• **Brief**
Exact copies of the records below are needed, free of pictures.

Dataset entries

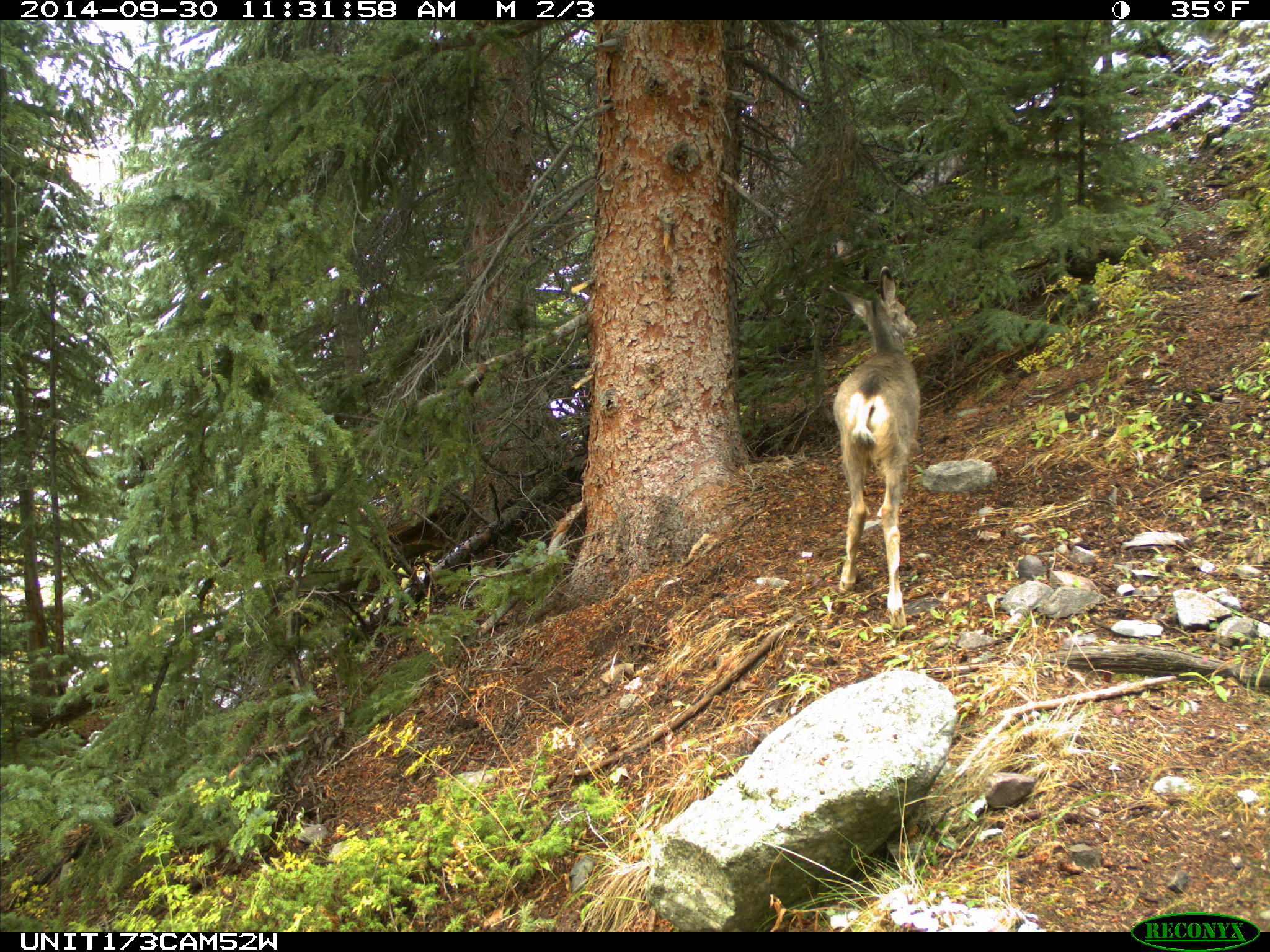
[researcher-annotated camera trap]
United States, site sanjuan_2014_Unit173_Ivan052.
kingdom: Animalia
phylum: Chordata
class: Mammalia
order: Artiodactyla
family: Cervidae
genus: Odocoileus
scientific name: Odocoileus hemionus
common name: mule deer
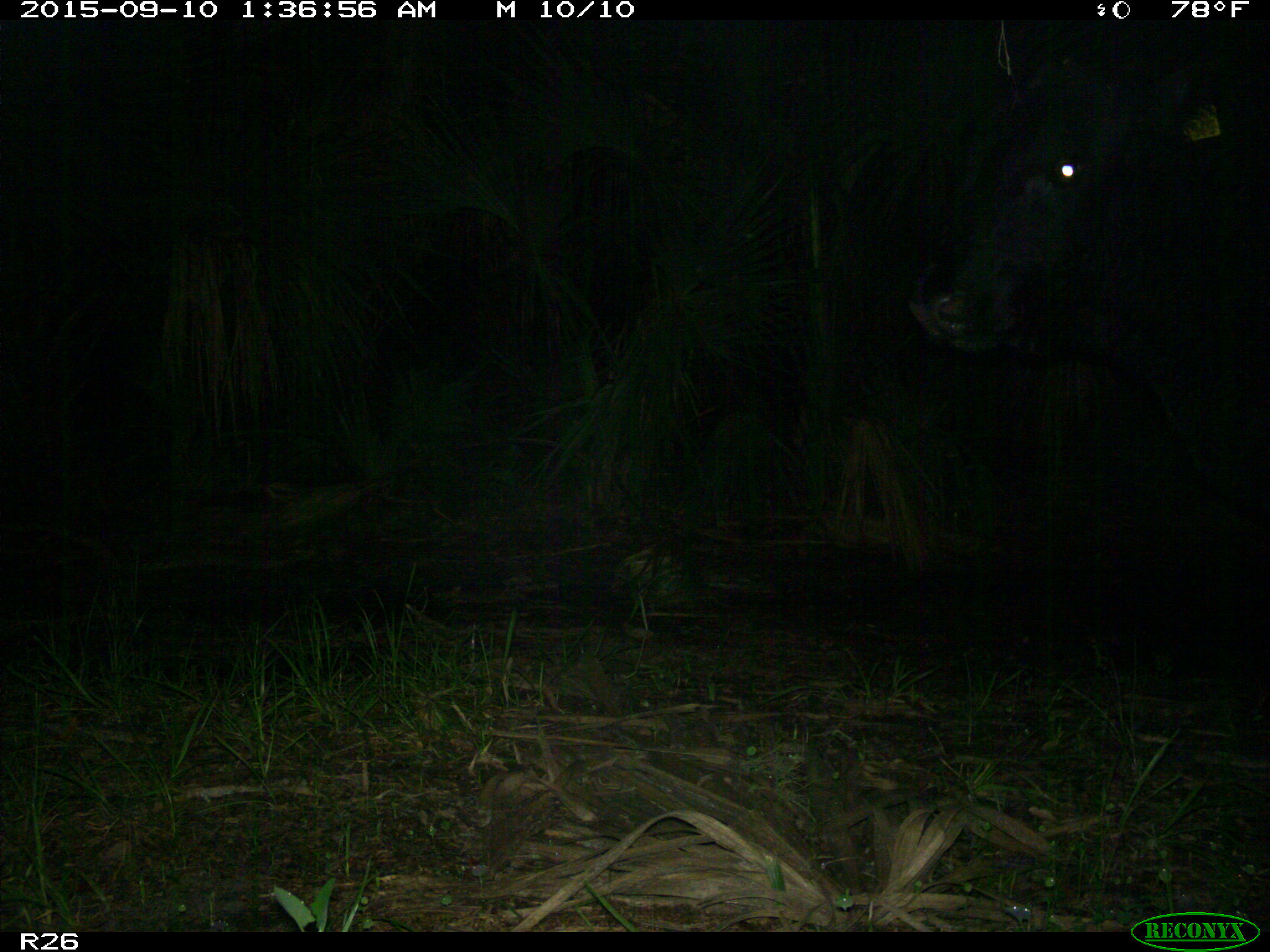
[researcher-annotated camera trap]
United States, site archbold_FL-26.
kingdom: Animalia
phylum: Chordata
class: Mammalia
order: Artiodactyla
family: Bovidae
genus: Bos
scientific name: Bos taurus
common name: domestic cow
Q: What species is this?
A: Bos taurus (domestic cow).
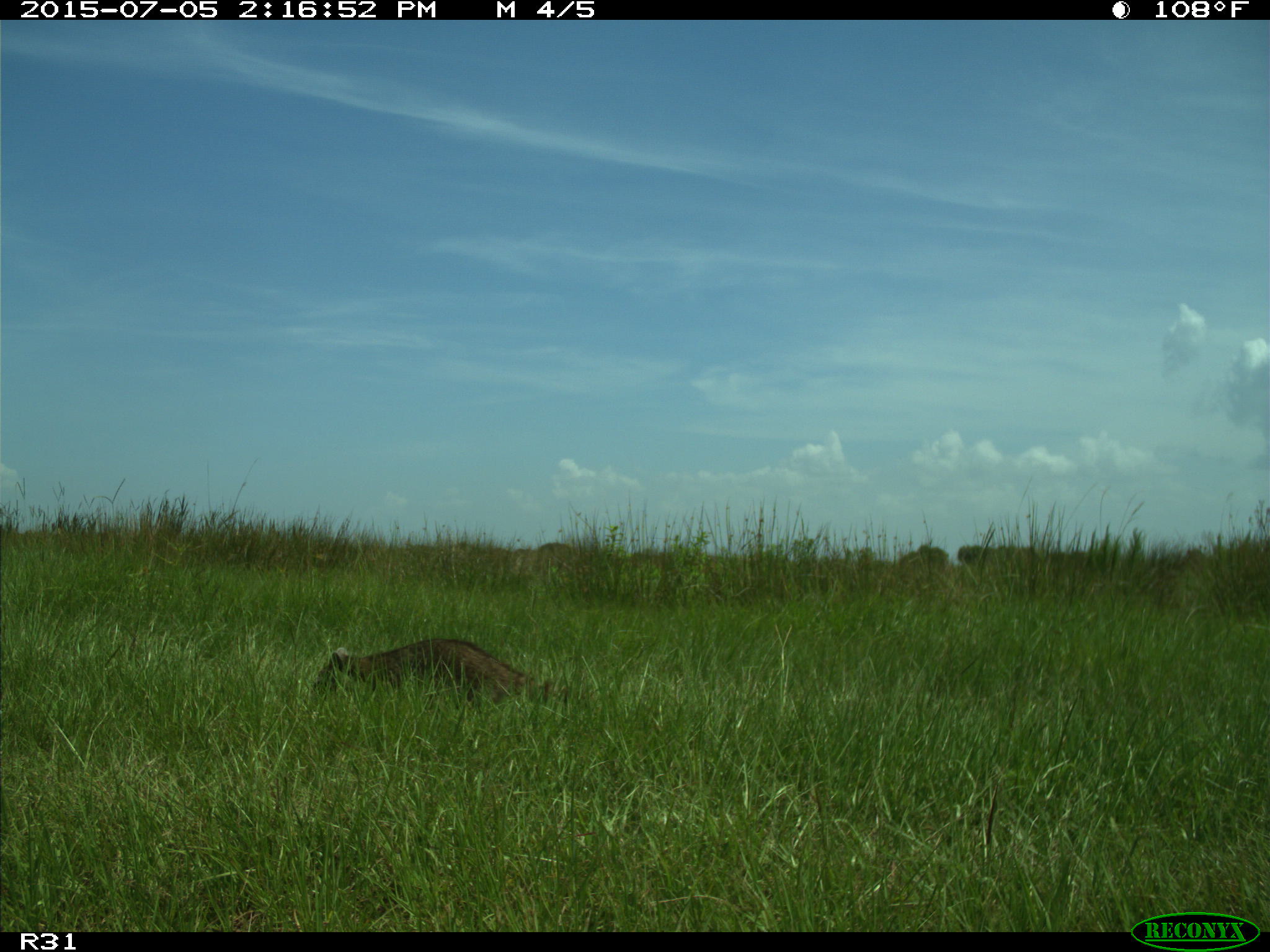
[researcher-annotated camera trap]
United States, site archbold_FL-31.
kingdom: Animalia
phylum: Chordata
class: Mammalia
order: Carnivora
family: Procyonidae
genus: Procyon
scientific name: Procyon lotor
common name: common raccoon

• **Response area**
[researcher-annotated camera trap]
United States, site sanjuan_2014_Unit173_Ivan052.
kingdom: Animalia
phylum: Chordata
class: Mammalia
order: Artiodactyla
family: Cervidae
genus: Odocoileus
scientific name: Odocoileus hemionus
common name: mule deer
[researcher-annotated camera trap]
United States, site archbold_FL-26.
kingdom: Animalia
phylum: Chordata
class: Mammalia
order: Artiodactyla
family: Bovidae
genus: Bos
scientific name: Bos taurus
common name: domestic cow
Q: What species is this?
A: Bos taurus (domestic cow).
[researcher-annotated camera trap]
United States, site archbold_FL-31.
kingdom: Animalia
phylum: Chordata
class: Mammalia
order: Carnivora
family: Procyonidae
genus: Procyon
scientific name: Procyon lotor
common name: common raccoon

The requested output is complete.